Modest Stabs at Re-imagining Opera at UC San Diego

Is there an artistic medium more easily satirized than grand opera? Its outrageous plots are legion, and its conventions strike the uninitiated as unnatural. For example, the performers’ most banal conversation is typically communicated in a lyrical singsong ostentatiously called recitative.

Opera thrives on acute suspension of disbelief, e.g. that the large, middle-aged soprano is really a delicate 15-year-old geisha, or the buxom mezzo-soprano is supposed to be a randy 18-year-old guy. Many important opera characters momentarily postpone their looming demise with a grand farewell aria, such as the royal protagonist who is lethally shot at close range onstage, but immediately launches into his most difficult aria of the entire score. Opera and its risible conventions are ripe for various kinds of humor and satire.

Kyle Adam Blair, Hillary Jean Young, Jonathan Nussman, and Ashley Cutright (from left) [photo (c) Farshid Bazmandegan]

Kyle Adam Blair, Hillary Jean Young, Jonathan Nussman, and Ashley Cutright (from left) [photo (c) Farshid Bazmandegan]

But taking down opera on its own terms—creating opera that cleverly and musically puts down the medium—is no simple affair. This proposition was amply demonstrated Friday (October 7) by The Voice Machine, a collaborative performance of three new short operas at UC San Diego’s Experimental Theatre in the Conrad Prebys Music Center. The Voice Machine approach might be described as the shotgun marriage of Dada opera with the extended “Saturday Night Live” sketch.

Caroline Louise Miller’s How to Survive a 100-Hour Workweek opened with three singers seated at their desks reciting in largely unison declamation psychological advice selected from the Rev. Norman Vincent Peale’s pseudo-theological 1952 best-seller The Power of Positive Thinking. Accompanied by an electronic sound collage, vocalists Hillary Jean Young, Ashley Cutright and Jonathan Nussman provided an engagingly dramatic interpretation of a purposely undramatic text. When the singers left their desks, they came together center stage to sing a trio devoted to the subject of choking. This proved to be the evening’s first hint that the creators of The Voice Machine view continuity as a vice rather than a virtue.

More clearly an update of the 1920s Dada aesthetic, Constantin Basica’s Knot an Opera! cleverly juxtaposed video clips onto real time performance. His most successful conceit had four singers elaborating and extrapolating on a 1950s instructional film about dinner party etiquette. The three singers seated around the center stage dinner table with attending uniformed maid mimicked a scene in the hazy black and white instructional film projected directly above their heads.

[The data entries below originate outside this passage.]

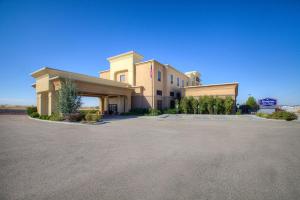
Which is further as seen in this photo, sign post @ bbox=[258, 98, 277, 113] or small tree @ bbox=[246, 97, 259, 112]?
small tree @ bbox=[246, 97, 259, 112]

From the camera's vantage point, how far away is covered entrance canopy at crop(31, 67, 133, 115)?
18.2 m

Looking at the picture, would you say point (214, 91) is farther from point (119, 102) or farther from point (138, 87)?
point (119, 102)

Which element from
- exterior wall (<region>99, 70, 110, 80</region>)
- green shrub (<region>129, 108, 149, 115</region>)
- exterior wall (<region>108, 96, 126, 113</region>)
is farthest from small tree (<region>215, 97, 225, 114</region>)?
exterior wall (<region>99, 70, 110, 80</region>)

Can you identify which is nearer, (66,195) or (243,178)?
(66,195)

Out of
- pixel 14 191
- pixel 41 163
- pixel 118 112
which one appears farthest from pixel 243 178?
pixel 118 112

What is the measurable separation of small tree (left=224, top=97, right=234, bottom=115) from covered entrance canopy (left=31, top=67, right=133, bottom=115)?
1875 centimetres

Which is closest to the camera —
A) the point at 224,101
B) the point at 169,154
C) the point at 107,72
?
the point at 169,154

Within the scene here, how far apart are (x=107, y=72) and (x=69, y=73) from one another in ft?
47.1

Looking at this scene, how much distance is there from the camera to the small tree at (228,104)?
2514 centimetres

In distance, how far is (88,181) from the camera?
335 cm

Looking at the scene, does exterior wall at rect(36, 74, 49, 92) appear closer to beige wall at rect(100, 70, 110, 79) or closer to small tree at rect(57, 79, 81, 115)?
small tree at rect(57, 79, 81, 115)

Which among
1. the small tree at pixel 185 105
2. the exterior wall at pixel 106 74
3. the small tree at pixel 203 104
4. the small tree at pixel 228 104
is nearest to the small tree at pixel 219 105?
the small tree at pixel 228 104

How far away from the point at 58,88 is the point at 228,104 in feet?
91.4

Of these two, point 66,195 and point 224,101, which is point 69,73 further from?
point 224,101
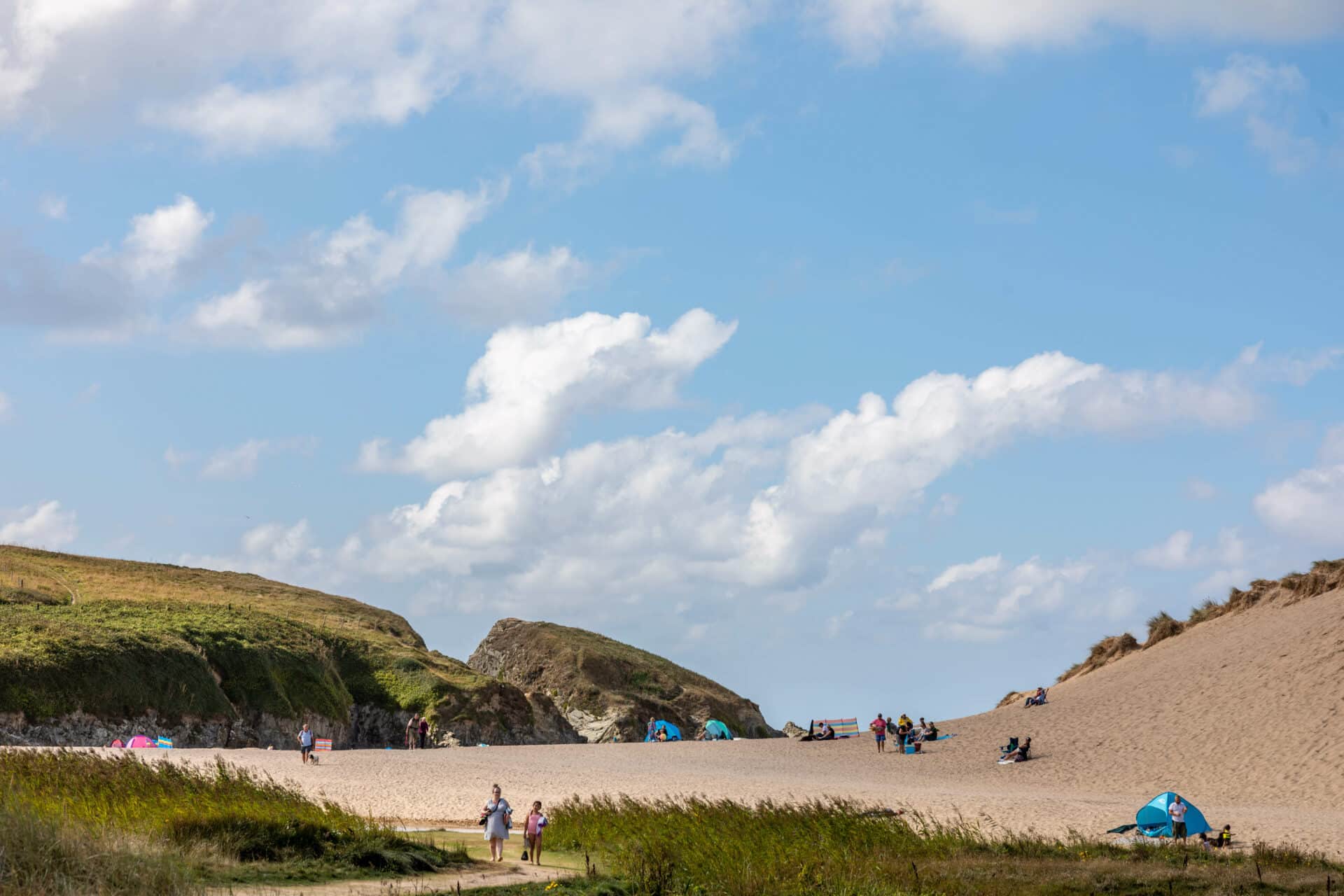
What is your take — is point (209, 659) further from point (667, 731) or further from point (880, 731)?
point (880, 731)

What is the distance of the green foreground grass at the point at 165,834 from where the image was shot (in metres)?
13.7

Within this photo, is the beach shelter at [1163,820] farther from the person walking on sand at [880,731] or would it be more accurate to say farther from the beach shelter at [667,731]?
the beach shelter at [667,731]

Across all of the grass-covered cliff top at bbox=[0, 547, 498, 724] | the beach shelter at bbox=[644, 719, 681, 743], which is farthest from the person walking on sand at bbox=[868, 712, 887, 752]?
the grass-covered cliff top at bbox=[0, 547, 498, 724]

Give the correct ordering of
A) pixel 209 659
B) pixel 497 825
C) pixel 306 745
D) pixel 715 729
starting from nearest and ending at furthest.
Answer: pixel 497 825, pixel 306 745, pixel 209 659, pixel 715 729

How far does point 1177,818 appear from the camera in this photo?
74.5ft

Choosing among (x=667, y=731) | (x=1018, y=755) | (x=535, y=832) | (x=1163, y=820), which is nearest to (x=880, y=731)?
(x=1018, y=755)

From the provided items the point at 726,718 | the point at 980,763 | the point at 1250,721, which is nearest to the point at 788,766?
the point at 980,763

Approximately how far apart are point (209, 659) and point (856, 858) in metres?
42.6

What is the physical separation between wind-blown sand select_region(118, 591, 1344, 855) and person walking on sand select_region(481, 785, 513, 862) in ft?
24.4

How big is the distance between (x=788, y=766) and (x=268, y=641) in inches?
1150

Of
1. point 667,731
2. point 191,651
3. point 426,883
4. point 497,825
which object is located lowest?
point 426,883

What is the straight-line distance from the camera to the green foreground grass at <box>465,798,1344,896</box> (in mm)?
16672

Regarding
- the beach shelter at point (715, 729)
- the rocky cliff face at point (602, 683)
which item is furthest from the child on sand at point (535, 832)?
the rocky cliff face at point (602, 683)

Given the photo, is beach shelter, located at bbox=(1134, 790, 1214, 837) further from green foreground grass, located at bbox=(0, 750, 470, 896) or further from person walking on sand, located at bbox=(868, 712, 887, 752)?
person walking on sand, located at bbox=(868, 712, 887, 752)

In a delicious Dada plot turn, Basica had the maid, soprano Hillary Jean Young, request from the party hostess, soprano Kirsten Ashley Wiest, a letter of recommendation for the potato dish she had prepared and just served to the dinner guests. Wiest launched into an elaborate, quasi-coloratura aria in praise of the potato (both cooked and au naturel) that packed the punch of Leonard Bernstein’s aria “Glitter and Be Gay!” in his comic opera Candide. Accompanied on a digital keyboard by her piano playing teen-age son, Kyle Adam Blair, Wiest displayed a bright, dazzling vocal technique. Blair deftly tamed an outlandish accompaniment that should have distracted from the soprano, but proved uncannily supportive, paralleling musically the poetic hyperbole of the potato aria.

This vignette called to mind A Hand of Bridge, Samuel Barber’s rarely encountered chamber opera, but it is not likely the Basica was using Barber as a model. Other segments of Knot an Opera! included a soprano vocalise, opera singing parodied in an actual Lite Beer commercial, a musical game of charades, and a cat video. As a Romanian composer currently working in California, Basica certainly comes by his Dada roots honestly. One of the leading Dada figures, poet and playwright Tristan Tzara, was a Romanian who left his native soil to work in Paris–arguably the California of the 1920s.

Experiments in Opera II, Jessie Marino’s string of party tricks, took place on a darkened stage on which a number of burning matches represented types of opera projects. Another clever joke placed a spotlight on a singer mouthing the speech and song of an unseen singer of the opposite sex, while another sketch involved the singers in a sweet valentine to some 1960s Motown clips.

If only The Voice Machine composers’ imagination and craft had approached the level of the four singers’ vocal facility and dramatic assurance, this well-intentioned experiment could have been much more successful.